Variables declared earlier in the program:
C++
static double  maxFractalX, minFractalX, maxFractalY, minFractalY; // fractal set dimensions
static  int        maxX,maxY,maxI;   //client area dimensions in pixels 


C++
case WM_PAINT:

    int x,y;
    HDC hdc,hdcMem;
    HBITMAP hBitMap; 
    double FractalX, FractalY;

    hdc = BeginPaint(hWnd, &ps);
    hdcMem=CreateCompatibleDC(hdc);
    hBitMap=CreateCompatibleBitmap(hdc, maxX, maxY);
    SelectObject(hdcMem,hBitMap); 

    for (y = 0; y < maxy; y++)
    {
        FractalY = minFractalY + (maxFractalY-minFractalY)*y/(maxY-1);
        for (x = 0; x < maxx; x++)
        {
            FractalX = minFractalX + (maxFractalX-minFractalX)*x/(maxX-1);
            i = ValidateMandelbrotElement(FractalX, FractalY, maxI);
            //determines if the fractal element represented by this pixel diverges. If so, how fast?
            SetPixel(hdcMem, x, y, RGB(a,b,c)); // a,b,c keyed to I 
            //How can I replace this statement with something much faster?
        }
    }
    BitBlt(hdc,0,0,maxX,maxY,hdcMem,0,0,SRCCOPY); //Surprisingly fast
    DeleteDC(hdcMem);
    DeleteObject(hBitMap);
    EndPaint(hWnd, &ps);
    break;
Posted
Updated 9-Mar-13 10:16am
v3
Comments
SoMad 9-Mar-13 16:26pm    
I formatted your code (you can do this yourself by selecting the text and choosing the appropriate language from the "code" drop-down menu), but I also made a few adjustments since they looked wrong, such as "for(y=0; y<maxy;>".

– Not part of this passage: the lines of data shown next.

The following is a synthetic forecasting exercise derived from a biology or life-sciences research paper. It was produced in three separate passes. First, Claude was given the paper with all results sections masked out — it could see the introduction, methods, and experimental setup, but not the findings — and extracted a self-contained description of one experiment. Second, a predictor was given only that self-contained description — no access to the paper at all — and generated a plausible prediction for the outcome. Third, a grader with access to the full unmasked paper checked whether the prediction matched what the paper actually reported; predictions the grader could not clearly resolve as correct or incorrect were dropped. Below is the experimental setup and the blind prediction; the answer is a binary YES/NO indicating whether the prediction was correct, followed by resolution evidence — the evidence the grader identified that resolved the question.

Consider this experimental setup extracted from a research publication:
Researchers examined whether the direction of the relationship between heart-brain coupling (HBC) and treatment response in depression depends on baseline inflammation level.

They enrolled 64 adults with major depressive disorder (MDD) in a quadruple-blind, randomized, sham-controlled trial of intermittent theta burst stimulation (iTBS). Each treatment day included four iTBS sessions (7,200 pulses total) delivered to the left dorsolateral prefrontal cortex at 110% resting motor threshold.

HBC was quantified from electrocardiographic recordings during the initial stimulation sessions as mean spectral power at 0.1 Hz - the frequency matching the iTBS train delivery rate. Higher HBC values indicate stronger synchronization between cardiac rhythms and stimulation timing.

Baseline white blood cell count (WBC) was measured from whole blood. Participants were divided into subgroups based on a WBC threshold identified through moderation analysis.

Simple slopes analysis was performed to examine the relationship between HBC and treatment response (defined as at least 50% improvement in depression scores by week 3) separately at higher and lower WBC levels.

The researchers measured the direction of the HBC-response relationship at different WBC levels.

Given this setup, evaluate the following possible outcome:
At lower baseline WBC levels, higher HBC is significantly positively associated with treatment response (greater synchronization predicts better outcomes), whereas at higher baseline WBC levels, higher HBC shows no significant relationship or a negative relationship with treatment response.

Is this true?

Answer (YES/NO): YES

Anyway, with your current code, you are only recalculating whenever the window has to be painted. Is that really what you want?
You can go the DirectX way as suggested in Solution 1 (I agree DirectX is faster than GDI), but maybe you should try experimenting with having a copy of the bitmap in memory, which gets updated independently of the draw events (a separate timer or whatever you may wish to use) and then just copy the bitmap from memory whenever the WM_PAINT occurs.

Soren Madsen
Roland Anderson 11-Mar-13 16:59pm    
Soren, These are snippets to be read to understand the problem, not complete code. Heaven only knows what you "solved by yourself"

Gday, just been playing with fractals myself for a couple of weeks, 4d julia sets in my case - the problems you mention are one of the definite gotchas in the pursuit.

The way to do it is to allocate a buffer that will hold the rgba values of the pixels you wish to plot. You can access the pixels in virtually no time.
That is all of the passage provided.